▶ [Página]:
- - -

Cumpre assinalar, neste ponto, que essa orientação - firmada pela jurisprudência do Supremo Tribunal Federal - reflete-se, por igual, no magistério da doutrina, cabendo referir, em face da extrema pertinência de suas observações, a lição de ALEXANDRE DE MORAES ("Direito Constitucional", p. 596, item n. 9.1.5, 13ª ed., 2003, Atlas):

"Importante, porém, analisar-se a possibilidade do controle jurisdicional incidir sobre o processo legislativo em trâmite, uma vez que ainda não existiria lei ou ato normativo passível de controle concentrado de constitucionalidade.
Assim sendo, o controle jurisdicional sobre a elaboração legiferante, inclusive sobre propostas de emendas constitucionais, sempre se dará de forma difusa, por meio do ajuizamento de mandado de segurança, por parte de parlamentares que se sentirem prejudicados durante o processo legislativo. Reitere-se que os únicos legitimados à propositura de mandado de segurança, para defesa do direito líquido e certo de somente participarem de um processo legislativo conforme as normas constitucionais e legais, são os próprios parlamentares."

Desse modo, mostra-se irrecusável, no caso, a legitimidade ativa dos ora impetrantes, para o ajuizamento da presente ação de mandado de segurança, pois eles, na condição de membros da Câmara dos Deputados, têm o poder de fazer instaurar, em situações de alegado conflito de determinada proposta de emenda à Constituição com os valores essenciais protegidos pelas cláusulas pétreas (CF, art. 60, § 4º), o concernente processo judicial.
O exame dos autos evidencia que os impetrantes - como inicialmente referido nesta decisão - buscam a paralisação do trâmite congressual da PEC nº 41/2003, sob a alegação de que essa proposta de emenda, por traduzir violação (ainda que potencial) ao princípio federativo, implicaria transgressão inadmissível a postulado fundamental protegido, quanto à integridade dos valores que representa, pelas cláusulas pétreas inscritas no art. 60, § 4º da Constituição da República.

- - -

▶ [Tarefas do exercício]:
A. Segundo a decisão sobre a PEC nº 41/2003, quem são os únicos legitimados a propor mandado de segurança para defender o direito de participar de um processo legislativo conforme as normas constitucionais e legais?
B. Escreva a continuação da decisão sobre a PEC nº 41/2003, a partir da última frase apresentada.

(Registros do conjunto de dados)
- - -

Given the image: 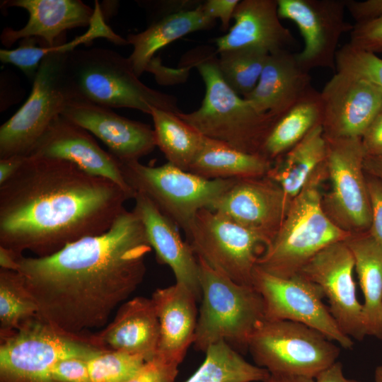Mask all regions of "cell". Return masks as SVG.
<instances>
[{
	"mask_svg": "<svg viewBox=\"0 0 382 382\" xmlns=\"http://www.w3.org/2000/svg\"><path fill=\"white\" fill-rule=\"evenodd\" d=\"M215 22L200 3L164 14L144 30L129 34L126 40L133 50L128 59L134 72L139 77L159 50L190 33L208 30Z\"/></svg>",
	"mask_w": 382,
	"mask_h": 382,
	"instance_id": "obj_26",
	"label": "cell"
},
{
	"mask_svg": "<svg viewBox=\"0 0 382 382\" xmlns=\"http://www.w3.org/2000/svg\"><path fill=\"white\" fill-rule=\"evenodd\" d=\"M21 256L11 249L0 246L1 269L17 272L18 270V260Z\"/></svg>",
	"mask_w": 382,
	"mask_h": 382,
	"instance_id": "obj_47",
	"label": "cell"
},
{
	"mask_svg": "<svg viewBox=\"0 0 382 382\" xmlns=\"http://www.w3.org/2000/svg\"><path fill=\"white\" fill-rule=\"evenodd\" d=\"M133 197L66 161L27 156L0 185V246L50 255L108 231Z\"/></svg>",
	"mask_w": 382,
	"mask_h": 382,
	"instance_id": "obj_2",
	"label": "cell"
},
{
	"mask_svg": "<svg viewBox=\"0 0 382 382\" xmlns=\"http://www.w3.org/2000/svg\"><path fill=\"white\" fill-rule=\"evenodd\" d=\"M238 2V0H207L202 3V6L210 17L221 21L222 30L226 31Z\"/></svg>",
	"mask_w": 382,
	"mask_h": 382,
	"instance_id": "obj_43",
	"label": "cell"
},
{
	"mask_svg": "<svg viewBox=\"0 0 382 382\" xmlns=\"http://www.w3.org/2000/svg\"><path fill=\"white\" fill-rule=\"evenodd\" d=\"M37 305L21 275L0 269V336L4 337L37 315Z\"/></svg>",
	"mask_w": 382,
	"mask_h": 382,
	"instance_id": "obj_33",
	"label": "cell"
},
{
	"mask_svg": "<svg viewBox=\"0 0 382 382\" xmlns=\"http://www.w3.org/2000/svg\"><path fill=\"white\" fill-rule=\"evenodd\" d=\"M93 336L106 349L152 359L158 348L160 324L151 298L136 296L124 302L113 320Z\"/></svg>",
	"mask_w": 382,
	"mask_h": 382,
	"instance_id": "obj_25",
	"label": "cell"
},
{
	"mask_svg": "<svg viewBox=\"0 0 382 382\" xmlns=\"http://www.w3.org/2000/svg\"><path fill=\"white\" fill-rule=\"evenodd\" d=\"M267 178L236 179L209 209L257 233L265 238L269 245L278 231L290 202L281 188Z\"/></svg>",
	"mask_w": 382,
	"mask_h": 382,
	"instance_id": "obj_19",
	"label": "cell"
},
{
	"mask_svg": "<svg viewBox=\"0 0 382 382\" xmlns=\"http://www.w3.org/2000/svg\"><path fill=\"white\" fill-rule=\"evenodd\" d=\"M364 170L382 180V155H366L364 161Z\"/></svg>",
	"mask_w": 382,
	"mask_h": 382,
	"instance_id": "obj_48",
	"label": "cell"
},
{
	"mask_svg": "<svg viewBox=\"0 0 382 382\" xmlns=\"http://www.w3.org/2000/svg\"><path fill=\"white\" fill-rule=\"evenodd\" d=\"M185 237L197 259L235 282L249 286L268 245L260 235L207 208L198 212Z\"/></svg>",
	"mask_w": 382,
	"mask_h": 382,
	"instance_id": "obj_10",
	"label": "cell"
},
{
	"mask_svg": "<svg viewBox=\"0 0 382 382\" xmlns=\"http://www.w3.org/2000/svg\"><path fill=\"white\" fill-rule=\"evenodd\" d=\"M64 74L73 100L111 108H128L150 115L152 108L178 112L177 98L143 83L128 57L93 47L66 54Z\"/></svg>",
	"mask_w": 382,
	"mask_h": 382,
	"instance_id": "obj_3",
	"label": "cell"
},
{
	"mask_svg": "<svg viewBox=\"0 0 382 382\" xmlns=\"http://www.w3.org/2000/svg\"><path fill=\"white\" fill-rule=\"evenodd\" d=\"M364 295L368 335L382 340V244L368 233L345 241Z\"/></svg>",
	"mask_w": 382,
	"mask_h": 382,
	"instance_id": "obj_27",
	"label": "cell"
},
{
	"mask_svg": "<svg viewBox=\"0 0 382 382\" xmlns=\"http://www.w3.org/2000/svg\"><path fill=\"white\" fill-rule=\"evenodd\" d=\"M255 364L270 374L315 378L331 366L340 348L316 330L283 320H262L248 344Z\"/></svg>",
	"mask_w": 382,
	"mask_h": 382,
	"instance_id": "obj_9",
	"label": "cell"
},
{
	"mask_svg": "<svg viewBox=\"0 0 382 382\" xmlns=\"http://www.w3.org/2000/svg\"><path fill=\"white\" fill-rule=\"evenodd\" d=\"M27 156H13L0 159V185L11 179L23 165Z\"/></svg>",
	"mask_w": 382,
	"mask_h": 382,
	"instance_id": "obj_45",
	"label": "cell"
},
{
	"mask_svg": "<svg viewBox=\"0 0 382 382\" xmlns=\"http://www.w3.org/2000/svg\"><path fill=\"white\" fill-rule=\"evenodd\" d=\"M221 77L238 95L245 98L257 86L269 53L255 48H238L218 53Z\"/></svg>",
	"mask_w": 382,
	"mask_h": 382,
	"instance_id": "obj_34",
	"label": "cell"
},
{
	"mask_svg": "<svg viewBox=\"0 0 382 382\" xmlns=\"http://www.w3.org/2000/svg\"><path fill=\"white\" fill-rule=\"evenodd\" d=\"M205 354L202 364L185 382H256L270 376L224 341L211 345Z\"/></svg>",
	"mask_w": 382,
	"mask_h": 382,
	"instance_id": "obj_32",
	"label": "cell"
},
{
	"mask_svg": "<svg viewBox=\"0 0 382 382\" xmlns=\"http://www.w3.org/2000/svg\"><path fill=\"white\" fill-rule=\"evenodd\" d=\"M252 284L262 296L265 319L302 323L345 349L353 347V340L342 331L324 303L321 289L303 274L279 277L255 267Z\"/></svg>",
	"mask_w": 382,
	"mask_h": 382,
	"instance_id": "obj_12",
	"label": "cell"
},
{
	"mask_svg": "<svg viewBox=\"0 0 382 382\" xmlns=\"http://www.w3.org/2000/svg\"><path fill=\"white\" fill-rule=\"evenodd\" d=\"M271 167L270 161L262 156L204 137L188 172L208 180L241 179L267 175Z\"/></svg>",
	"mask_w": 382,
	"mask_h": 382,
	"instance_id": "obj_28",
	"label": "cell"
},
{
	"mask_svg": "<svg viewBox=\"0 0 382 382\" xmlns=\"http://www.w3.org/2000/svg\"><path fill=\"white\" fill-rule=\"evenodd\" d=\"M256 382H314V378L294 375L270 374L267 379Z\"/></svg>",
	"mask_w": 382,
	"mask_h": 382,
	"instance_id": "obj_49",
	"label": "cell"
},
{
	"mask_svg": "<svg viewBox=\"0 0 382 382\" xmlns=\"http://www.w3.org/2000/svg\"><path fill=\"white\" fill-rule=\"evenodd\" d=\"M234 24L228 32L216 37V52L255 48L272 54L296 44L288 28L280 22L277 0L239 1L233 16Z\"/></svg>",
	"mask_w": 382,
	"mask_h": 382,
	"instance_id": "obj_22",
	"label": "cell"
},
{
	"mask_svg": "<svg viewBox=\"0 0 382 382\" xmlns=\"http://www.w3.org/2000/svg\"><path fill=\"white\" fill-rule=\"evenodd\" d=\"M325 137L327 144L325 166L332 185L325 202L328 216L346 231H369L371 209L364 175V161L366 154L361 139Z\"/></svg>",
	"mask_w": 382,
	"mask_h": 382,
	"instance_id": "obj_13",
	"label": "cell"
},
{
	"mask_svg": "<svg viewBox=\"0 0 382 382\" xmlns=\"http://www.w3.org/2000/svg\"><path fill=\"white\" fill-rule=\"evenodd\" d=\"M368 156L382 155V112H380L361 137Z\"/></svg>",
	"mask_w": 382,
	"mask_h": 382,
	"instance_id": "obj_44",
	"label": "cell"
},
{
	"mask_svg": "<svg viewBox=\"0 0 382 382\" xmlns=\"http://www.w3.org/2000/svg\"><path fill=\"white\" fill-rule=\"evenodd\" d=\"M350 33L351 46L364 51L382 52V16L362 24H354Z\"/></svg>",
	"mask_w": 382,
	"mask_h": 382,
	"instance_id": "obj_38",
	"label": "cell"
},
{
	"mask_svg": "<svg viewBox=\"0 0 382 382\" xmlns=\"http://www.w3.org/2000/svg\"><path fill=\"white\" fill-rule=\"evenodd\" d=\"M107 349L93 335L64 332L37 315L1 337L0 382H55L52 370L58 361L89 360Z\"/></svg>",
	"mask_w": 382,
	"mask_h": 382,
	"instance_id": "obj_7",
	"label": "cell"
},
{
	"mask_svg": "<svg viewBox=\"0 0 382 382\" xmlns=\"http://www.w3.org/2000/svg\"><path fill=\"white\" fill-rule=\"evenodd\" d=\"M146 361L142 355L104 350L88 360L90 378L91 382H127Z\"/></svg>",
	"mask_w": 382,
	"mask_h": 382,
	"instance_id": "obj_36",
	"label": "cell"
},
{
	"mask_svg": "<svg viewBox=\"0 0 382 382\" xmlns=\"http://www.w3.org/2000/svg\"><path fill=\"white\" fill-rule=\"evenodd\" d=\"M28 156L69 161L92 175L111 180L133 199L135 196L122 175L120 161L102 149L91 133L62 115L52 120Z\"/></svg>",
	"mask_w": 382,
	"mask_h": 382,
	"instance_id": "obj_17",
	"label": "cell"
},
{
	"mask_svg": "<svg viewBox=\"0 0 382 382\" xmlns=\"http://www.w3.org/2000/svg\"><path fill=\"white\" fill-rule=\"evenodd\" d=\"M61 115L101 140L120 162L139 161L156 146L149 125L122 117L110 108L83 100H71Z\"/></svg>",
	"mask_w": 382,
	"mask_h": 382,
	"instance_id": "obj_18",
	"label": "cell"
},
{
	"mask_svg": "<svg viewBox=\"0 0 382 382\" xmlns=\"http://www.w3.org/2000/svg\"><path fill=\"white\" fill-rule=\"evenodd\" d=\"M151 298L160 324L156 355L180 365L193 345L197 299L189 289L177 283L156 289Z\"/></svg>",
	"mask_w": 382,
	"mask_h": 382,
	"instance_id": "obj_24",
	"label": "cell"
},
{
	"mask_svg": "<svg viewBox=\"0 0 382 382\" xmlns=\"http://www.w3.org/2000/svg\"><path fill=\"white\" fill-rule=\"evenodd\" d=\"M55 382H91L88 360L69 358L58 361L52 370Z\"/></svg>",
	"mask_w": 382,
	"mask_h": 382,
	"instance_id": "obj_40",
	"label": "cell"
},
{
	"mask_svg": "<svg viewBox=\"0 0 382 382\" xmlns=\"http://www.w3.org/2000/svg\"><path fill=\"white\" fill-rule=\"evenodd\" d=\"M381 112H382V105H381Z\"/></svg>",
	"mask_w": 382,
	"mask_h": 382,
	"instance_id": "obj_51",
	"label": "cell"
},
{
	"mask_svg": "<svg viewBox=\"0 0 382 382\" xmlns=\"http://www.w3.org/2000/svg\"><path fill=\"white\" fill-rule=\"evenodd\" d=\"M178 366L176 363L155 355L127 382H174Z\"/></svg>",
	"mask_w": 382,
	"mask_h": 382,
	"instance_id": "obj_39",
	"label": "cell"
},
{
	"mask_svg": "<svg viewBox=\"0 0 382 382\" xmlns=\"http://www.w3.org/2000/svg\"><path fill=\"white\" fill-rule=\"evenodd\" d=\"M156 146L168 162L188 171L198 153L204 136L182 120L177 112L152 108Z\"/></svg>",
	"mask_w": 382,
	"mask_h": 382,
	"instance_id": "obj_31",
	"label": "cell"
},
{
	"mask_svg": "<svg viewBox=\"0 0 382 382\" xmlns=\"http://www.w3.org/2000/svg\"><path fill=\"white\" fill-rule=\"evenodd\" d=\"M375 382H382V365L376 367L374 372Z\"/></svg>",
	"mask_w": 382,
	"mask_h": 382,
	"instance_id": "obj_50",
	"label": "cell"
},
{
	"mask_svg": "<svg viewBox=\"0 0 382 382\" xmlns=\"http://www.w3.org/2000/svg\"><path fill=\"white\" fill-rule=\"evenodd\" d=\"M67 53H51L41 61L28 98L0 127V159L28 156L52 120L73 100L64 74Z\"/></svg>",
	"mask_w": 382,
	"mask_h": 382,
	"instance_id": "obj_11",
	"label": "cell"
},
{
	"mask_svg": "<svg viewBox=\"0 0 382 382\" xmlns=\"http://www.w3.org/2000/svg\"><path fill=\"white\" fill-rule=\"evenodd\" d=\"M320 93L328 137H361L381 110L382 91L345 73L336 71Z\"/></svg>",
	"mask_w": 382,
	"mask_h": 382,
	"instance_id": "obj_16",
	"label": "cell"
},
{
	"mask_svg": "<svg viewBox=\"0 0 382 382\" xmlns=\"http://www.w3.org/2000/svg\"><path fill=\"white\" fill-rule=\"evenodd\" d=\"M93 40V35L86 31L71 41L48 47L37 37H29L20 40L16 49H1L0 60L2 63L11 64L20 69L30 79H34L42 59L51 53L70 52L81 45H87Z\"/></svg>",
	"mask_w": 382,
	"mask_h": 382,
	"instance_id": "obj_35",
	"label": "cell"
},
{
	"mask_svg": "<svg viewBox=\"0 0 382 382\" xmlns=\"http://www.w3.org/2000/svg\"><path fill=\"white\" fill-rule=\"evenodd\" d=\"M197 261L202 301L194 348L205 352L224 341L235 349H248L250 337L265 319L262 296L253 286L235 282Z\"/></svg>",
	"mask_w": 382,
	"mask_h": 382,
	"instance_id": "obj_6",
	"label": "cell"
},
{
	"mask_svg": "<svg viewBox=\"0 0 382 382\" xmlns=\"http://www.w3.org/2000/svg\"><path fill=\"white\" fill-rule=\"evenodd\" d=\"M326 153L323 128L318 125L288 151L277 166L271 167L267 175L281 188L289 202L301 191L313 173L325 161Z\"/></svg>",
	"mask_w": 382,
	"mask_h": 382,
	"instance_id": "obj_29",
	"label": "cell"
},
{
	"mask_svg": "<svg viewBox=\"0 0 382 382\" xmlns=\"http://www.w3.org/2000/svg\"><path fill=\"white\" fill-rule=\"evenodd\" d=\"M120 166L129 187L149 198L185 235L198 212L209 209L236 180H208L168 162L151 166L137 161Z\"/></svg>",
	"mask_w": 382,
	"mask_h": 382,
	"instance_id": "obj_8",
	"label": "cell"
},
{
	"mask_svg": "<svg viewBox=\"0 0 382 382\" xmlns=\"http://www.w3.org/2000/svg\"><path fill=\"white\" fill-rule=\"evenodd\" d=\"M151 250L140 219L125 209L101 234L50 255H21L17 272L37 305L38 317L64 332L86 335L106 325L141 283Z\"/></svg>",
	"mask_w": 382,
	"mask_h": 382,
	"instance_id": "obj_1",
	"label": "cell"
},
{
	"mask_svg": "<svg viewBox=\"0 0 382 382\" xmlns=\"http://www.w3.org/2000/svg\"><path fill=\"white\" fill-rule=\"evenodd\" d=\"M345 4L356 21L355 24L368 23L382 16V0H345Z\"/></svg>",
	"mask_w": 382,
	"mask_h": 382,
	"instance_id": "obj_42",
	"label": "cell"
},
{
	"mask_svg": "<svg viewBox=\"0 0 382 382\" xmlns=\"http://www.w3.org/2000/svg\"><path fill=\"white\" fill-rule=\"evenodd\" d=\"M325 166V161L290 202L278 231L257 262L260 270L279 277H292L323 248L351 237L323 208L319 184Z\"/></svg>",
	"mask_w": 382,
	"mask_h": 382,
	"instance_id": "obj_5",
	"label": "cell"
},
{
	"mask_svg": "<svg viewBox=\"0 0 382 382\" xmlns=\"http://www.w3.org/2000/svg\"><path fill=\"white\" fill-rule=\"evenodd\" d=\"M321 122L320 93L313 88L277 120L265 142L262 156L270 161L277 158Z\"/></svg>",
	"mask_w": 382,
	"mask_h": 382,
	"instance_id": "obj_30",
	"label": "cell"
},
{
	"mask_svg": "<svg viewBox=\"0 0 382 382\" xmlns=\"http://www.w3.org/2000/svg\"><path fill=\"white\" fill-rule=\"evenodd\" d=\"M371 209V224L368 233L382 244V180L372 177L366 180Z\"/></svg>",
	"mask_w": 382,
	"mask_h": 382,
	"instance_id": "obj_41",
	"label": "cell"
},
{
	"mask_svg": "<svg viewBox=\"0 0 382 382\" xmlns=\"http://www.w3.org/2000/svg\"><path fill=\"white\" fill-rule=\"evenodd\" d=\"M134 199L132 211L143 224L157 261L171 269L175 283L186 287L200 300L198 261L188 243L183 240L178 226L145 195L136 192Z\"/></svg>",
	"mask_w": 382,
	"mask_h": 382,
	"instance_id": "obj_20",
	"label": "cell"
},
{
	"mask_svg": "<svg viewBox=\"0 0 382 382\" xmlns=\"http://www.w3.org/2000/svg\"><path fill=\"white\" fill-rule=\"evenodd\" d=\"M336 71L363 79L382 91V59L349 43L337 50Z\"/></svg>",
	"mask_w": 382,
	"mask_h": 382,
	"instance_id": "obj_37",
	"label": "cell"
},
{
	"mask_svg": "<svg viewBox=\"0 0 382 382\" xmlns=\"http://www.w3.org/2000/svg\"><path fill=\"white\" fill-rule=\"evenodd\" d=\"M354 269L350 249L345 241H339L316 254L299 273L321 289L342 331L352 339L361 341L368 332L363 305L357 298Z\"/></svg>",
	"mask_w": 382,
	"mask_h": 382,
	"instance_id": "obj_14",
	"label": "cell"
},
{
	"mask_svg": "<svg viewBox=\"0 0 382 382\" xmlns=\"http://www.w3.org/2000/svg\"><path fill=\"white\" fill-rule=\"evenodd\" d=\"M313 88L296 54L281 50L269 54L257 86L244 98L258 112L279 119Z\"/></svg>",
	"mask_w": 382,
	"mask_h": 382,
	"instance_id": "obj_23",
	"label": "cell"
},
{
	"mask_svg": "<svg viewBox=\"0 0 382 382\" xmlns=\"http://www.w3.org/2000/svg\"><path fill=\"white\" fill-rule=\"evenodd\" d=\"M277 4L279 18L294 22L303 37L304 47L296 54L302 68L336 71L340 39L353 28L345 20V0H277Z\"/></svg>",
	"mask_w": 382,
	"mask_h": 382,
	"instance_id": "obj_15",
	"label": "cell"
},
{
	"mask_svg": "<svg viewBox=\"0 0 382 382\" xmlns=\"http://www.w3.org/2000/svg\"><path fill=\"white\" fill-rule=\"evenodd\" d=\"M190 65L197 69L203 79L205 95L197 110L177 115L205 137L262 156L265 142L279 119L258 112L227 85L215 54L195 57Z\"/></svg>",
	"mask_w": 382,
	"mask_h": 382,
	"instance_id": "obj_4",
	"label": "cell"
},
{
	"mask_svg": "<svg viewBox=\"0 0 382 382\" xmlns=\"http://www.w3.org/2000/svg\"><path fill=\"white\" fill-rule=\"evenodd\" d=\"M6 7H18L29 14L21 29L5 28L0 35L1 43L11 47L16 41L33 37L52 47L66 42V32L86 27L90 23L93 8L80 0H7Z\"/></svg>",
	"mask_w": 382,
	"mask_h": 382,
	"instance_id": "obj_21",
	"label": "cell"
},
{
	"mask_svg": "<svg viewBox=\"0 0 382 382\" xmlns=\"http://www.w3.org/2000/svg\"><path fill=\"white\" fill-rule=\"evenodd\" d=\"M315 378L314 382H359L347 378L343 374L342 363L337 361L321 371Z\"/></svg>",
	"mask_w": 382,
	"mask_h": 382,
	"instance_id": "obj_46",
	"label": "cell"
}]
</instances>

- - -

▶ [Conjunto de respostas]:
A. Os próprios parlamentares.

B.
Há que se reconhecer, neste ponto, não obstante a possibilidade de controle preventivo incidental ou difuso de sua constitucionalidade, que as propostas de emenda à Constituição, uma vez aprovadas e promulgadas, converter-se-ão em emendas à Constituição, passíveis, mesmo assim, de fiscalização jurisdicional, eis que - como se sabe - emendas à Constituição, porque derivadas do exercício do poder reformador, de caráter meramente secundário e subordinado, podem, elas também, transgredir, formal ou materialmente, a Lei Fundamental, cujo texto, por emanar de órgão exercente de funções constituintes originárias, reveste-se, em função de sua natureza mesma, de índole eminentemente subordinante, consoante reconhece, na matéria, autorizado magistério doutrinário (GILMAR FERREIRA MENDES, "Controle de Constitucionalidade - Aspectos jurídicos e políticos", p. 95/98, 1990, Saraiva; LUÍS ROBERTO BARROSO, "Interpretação e Aplicação da Constituição", p. 62/67, item n. 2, 5ª ed., 2003, Saraiva; CELSO RIBEIRO BASTOS, "Curso de Direito Constitucional", p. 47, item n. 7 e p. 582, item n. 1, 2002, Celso Bastos Editor; JOSÉ AFONSO DA SILVA, "Curso de Direito Constitucional Positivo", p. 65/68, itens ns. 23/24, 22ª ed., 2003, Malheiros, v.g.).
Foi por essa razão que o Plenário do Supremo Tribunal Federal, reconhecendo a essencial subordinação jurídica do poder reformador do Congresso Nacional às limitações impostas por normas constitucionais originárias, proclamou que uma emenda à Constituição - que transgrida tais restrições - "pode ser declarada inconstitucional, pelo Supremo Tribunal Federal, cuja função precípua é a de guarda da Constituição..." (RTJ 151/755-756, Rel. Min. SYDNEY SANCHES).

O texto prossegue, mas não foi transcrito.